Michael Sean Quinn*

Occasionally one hears the following argument in court: “Men and women of the jury, ‘If something looks like a duck, walks like a duck, and sounds like a duck, we all conclude it is a duck, ‘ and so it is in this case. Therefore. . . .”

One might as well say, “Jury members, consider this, what I am saying to you looks like a good argument flows like a good argument, and sounds like a good argument, we all conclude that is is a good argument, and so. . . .”

The trouble is that the fact of physical appearance, physical sound physical movement, are, even when taken together, not a good argument many empirical conclusions, including this one, “The thing you are being told about here and now is in fact a duck.” After all–and this is only one of many criticisms–we live in the computer, digital, cyber, algorithmic, electronic, quasi-robotic world  

The Duck Pattern of Argument is really quite a poor one.

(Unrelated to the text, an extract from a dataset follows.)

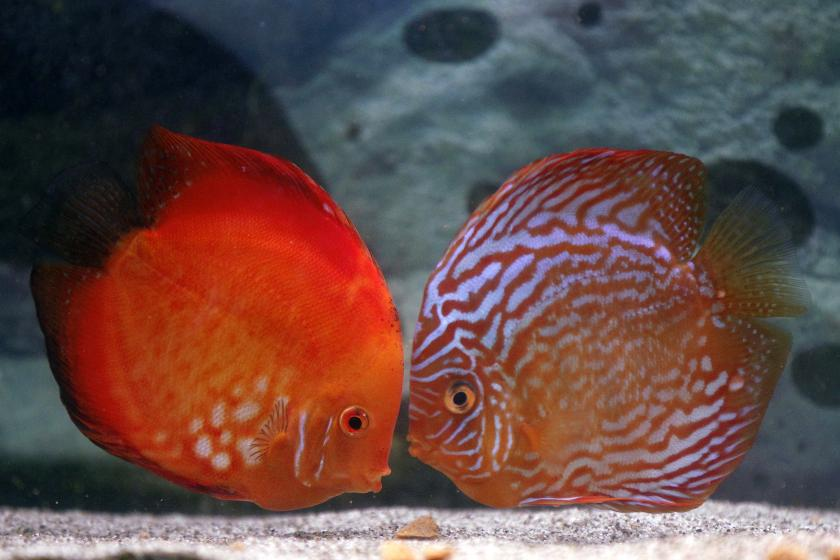 two Discus fish in an aquarium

It exaggerates the reliability of sight perception; it underestimates diversity of perception; it pays insufficient attention to context; it does not appreciate the importance of doubt.  And that’s only the obvious problem. 

I admit, however,  that sometimes the Duck Pattern is a good place to begin, but there is no stopping there unless jurors and/or other audiences are simple-minded and/or ill-educated. 

A note to the young lawyer: If a would-be mentor suggests this form of argument to you as a good idea, find another mentor–one that is neither simple-minded, nor intellectually defective, nor demented. 

*Michael Sean Quinn, Ph.D., J.D., Etc.